## Source text
>>>>>

April 22, 2020
lemming – noun : a person who unthinkingly joins a mass movement, especially a headlong rush to destruction
Last Thursday, the day Ikoria: Lair of Behemoths became available on Arena, I shoveled 100,000 gold into the store and walked away with 100 packs of the new set. As someone who has been opening boosters for over 20 years, I don’t know that I’d ever been so excited to open Magic boosters. Which, let’s be honest, is a little sad, seeing as how these are “virtual” cards that will disappear into internet vapor the day Wizards shuts down the Arena servers.
But Arena is the ONLY way to enjoy Ikoria currently (in North America, at least) and it’s nearly my only way of playing any form of Magic. When you only have a little, make the most of it, right?

<<<<<

## Requirements
1. Condense the paragraph of the Ikoria post that begins "Last Thursday, the day Ikoria" into two or three sentences, keeping its main facts.
2. Reproduce the passage of the Ikoria post from "April 22, 2020" to "the Arena servers.", word for word.

## Record set

>>>>>

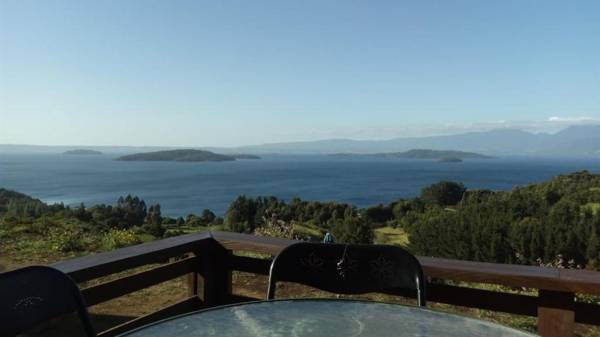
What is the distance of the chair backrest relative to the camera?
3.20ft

<<<<<
>>>>>

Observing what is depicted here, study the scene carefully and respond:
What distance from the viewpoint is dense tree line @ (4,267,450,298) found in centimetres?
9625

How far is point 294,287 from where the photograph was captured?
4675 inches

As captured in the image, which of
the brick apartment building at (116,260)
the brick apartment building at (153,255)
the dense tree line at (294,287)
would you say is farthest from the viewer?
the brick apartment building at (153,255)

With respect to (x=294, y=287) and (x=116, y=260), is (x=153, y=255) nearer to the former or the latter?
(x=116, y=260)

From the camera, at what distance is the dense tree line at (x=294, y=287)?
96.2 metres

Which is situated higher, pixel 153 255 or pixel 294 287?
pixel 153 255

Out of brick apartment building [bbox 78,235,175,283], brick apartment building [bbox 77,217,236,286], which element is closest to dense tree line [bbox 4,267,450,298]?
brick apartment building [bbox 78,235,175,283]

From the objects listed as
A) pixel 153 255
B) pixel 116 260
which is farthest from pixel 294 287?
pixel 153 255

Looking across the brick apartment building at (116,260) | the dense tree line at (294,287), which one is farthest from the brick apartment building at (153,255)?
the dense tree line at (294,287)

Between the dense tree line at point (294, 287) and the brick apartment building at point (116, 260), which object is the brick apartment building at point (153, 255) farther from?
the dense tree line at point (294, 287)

<<<<<

## Solutions to the exercise
1. On the day Ikoria: Lair of Behemoths became available on Arena, I spent 100,000 gold on 100 packs of the new set. After more than 20 years of opening boosters, I may never have been so excited to open Magic boosters. That is a little sad, because these virtual cards will vanish once Wizards shuts down the Arena servers.

2.
April 22, 2020
lemming – noun : a person who unthinkingly joins a mass movement, especially a headlong rush to destruction
Last Thursday, the day Ikoria: Lair of Behemoths became available on Arena, I shoveled 100,000 gold into the store and walked away with 100 packs of the new set. As someone who has been opening boosters for over 20 years, I don’t know that I’d ever been so excited to open Magic boosters. Which, let’s be honest, is a little sad, seeing as how these are “virtual” cards that will disappear into internet vapor the day Wizards shuts down the Arena servers.